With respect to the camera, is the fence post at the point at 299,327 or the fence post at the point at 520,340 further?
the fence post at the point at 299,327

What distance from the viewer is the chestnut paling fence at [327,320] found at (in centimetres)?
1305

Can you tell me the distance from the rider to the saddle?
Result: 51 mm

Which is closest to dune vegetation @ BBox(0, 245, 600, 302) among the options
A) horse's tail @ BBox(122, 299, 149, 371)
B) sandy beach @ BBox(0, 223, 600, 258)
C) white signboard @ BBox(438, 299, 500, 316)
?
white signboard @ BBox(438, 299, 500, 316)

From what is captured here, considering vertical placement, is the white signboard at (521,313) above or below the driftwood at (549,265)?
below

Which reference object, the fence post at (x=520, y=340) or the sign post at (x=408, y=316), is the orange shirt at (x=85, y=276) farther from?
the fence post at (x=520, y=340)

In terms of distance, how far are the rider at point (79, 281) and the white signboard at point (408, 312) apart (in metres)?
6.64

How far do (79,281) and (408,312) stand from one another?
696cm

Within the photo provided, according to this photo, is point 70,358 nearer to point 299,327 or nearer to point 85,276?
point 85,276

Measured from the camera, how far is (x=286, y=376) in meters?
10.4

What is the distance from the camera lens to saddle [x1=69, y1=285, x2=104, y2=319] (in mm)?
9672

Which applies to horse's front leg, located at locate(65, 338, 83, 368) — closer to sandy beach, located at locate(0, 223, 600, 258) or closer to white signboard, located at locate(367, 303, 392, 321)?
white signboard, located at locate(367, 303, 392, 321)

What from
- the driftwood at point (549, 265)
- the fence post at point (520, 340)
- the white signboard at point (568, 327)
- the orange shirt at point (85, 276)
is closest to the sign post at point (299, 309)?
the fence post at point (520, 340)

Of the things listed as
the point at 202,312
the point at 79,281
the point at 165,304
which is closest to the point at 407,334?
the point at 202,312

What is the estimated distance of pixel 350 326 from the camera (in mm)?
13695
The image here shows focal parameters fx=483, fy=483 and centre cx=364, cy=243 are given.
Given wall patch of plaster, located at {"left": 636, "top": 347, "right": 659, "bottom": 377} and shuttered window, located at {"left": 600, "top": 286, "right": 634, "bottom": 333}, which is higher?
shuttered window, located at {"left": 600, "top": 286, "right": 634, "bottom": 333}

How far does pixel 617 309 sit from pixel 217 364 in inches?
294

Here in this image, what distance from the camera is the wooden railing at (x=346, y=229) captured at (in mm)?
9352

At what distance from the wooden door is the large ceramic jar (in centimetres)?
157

==

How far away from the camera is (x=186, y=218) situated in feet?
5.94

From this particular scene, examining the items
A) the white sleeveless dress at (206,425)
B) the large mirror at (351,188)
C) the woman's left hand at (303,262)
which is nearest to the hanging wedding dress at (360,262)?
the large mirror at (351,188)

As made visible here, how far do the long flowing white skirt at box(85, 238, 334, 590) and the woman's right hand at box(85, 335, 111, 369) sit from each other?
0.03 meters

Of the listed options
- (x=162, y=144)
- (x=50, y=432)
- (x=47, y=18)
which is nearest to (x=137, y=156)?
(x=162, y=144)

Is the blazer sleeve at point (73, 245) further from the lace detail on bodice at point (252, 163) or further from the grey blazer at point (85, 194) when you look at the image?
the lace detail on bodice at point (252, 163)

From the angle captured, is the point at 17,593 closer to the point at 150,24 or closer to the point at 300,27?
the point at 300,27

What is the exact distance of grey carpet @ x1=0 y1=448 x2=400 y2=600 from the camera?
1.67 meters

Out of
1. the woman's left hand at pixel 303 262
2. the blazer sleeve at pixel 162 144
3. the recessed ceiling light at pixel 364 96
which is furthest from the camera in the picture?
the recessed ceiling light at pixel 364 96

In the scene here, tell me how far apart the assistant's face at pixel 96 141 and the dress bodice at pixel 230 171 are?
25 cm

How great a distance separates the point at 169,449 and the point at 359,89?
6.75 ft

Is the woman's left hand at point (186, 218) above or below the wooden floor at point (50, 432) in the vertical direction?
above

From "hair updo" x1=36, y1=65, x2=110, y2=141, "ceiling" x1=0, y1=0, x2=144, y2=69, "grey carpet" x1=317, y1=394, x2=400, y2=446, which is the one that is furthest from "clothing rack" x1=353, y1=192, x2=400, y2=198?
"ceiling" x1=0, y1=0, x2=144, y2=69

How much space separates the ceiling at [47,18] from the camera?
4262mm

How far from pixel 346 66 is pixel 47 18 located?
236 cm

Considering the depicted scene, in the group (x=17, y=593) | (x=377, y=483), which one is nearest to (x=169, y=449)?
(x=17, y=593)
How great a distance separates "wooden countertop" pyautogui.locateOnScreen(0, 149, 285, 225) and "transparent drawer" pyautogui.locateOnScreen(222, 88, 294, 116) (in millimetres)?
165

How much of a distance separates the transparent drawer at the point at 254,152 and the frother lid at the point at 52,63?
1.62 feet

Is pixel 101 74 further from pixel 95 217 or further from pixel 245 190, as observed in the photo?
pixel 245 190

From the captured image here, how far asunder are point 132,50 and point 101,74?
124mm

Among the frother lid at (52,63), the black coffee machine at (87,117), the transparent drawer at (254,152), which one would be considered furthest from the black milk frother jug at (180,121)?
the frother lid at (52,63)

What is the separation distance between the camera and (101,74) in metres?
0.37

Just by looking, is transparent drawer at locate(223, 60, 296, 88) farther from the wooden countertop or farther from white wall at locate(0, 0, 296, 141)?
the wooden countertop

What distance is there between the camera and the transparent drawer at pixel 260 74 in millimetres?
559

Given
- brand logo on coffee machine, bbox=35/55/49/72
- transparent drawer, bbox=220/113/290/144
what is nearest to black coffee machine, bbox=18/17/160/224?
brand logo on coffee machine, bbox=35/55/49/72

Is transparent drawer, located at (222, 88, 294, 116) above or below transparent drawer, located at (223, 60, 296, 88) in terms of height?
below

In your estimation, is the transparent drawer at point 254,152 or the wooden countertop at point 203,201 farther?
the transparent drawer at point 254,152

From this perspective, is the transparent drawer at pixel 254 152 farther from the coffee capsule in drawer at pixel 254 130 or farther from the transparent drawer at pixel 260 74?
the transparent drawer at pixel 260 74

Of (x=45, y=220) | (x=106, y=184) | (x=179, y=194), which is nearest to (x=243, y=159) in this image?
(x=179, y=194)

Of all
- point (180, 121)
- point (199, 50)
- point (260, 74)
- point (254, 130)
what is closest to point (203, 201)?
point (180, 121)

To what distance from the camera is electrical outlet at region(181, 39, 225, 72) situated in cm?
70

--

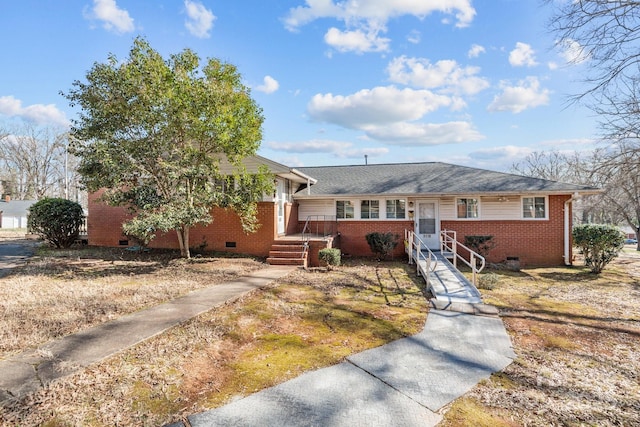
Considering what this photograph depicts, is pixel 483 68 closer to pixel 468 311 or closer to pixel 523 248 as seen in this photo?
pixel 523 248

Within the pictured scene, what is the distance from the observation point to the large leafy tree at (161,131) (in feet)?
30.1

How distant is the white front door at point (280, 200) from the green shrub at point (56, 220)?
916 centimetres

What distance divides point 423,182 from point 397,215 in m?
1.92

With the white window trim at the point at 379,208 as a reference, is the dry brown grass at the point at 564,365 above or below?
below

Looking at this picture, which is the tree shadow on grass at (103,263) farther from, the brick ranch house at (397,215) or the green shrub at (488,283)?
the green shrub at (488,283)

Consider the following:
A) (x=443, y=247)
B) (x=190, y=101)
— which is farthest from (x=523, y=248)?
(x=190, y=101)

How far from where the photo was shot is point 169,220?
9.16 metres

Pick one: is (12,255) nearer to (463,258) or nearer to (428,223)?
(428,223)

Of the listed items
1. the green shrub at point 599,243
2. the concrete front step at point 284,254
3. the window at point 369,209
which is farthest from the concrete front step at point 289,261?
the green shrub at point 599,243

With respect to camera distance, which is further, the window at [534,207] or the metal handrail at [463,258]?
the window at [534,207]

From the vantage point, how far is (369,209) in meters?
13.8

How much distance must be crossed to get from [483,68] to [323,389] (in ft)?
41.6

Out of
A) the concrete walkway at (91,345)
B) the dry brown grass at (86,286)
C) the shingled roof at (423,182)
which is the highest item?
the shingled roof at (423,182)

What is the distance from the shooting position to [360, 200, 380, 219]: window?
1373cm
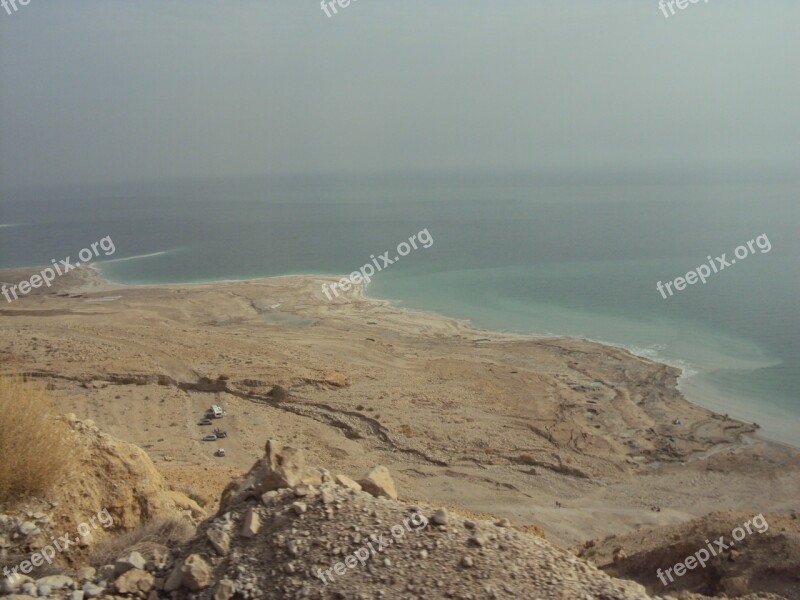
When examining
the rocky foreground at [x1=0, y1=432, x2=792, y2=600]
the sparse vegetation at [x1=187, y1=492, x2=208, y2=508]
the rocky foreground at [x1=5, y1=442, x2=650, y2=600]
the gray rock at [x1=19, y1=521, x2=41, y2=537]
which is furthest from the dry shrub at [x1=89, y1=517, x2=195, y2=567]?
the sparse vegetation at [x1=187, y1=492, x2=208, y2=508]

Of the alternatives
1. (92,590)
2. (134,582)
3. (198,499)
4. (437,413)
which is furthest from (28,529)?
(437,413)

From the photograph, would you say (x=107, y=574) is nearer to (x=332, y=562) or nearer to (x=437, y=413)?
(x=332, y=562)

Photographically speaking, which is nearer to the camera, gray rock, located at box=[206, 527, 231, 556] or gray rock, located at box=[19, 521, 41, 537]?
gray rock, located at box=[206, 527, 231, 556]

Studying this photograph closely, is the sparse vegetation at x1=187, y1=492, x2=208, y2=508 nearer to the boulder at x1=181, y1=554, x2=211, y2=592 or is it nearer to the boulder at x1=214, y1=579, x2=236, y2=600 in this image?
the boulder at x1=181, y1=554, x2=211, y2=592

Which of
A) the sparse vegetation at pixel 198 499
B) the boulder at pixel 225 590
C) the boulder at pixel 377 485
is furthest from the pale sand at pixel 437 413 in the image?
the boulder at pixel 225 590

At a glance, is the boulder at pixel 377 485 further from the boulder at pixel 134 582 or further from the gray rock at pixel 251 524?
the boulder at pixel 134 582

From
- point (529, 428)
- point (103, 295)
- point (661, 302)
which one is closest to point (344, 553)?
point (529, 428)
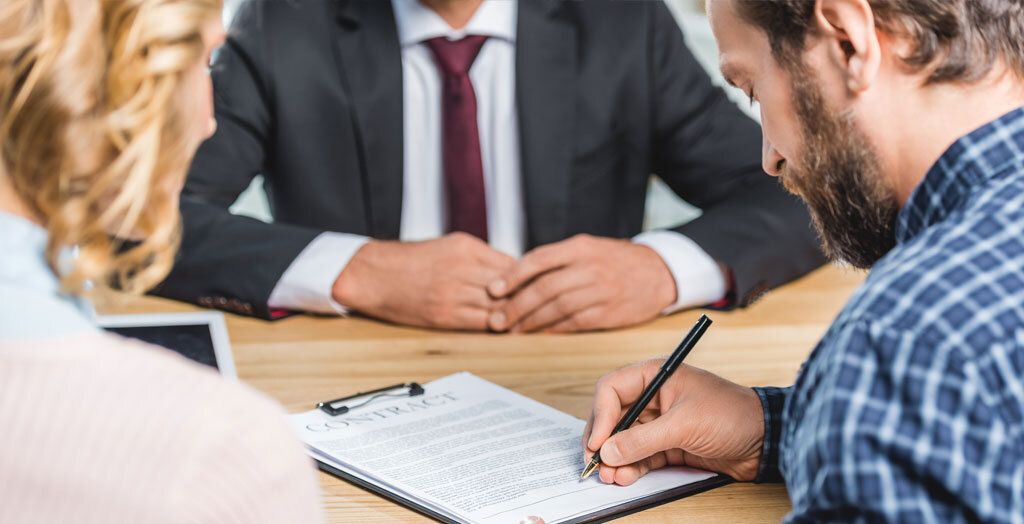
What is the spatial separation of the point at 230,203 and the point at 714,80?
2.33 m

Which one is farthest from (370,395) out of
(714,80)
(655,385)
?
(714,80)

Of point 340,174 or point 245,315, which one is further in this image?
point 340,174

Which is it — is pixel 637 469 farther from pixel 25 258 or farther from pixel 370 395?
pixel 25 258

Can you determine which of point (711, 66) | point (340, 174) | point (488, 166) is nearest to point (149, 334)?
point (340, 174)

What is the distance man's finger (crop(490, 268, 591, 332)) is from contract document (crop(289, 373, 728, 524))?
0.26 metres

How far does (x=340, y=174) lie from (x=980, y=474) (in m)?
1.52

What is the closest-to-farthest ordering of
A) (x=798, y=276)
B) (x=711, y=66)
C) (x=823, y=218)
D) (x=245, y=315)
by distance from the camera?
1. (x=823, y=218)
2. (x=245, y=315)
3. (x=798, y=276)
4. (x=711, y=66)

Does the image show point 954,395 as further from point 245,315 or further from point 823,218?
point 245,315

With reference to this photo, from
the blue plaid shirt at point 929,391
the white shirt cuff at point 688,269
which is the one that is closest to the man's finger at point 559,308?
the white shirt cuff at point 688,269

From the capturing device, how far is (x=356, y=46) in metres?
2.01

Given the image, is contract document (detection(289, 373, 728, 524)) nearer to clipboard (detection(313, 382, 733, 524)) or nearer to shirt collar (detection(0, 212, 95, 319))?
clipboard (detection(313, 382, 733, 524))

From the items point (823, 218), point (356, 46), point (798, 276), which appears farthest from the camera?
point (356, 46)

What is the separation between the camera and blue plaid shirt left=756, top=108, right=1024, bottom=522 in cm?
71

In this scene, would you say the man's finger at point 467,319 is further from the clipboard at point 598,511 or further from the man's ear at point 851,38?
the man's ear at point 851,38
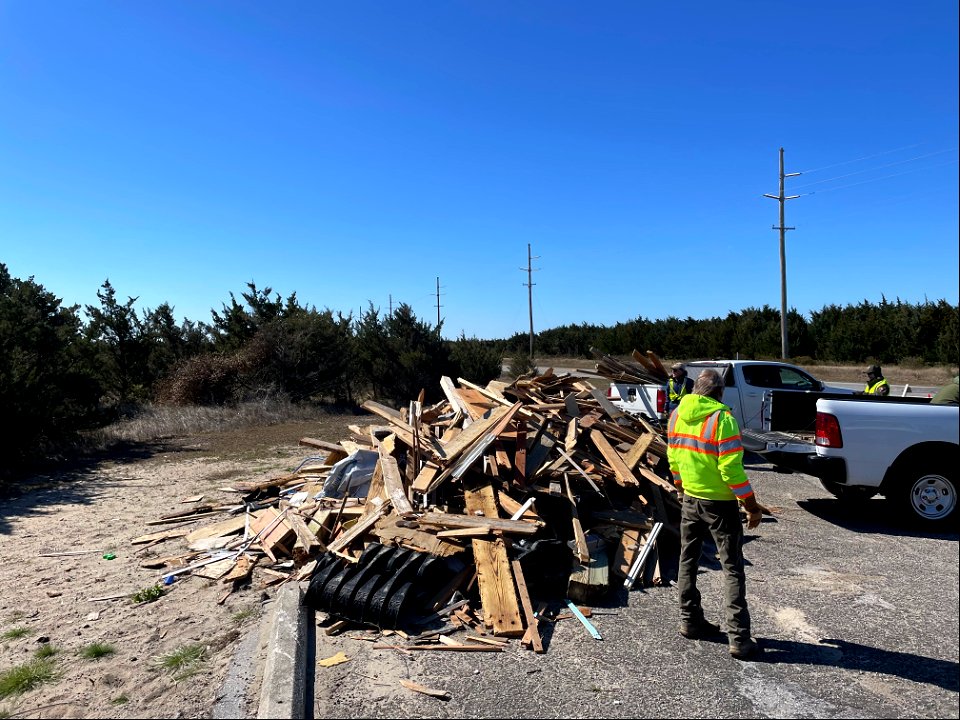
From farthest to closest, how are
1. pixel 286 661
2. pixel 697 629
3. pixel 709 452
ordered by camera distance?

> Work to do: Pick out every line in the entries above that contains the string "contract", and copy each line in full. Case counts.

> Written reply:
What is the distance man's finger (crop(490, 268, 591, 332)) is from contract document (crop(289, 373, 728, 524))?
Given the image, is contract document (detection(289, 373, 728, 524)) nearer to clipboard (detection(313, 382, 733, 524)) or nearer to shirt collar (detection(0, 212, 95, 319))?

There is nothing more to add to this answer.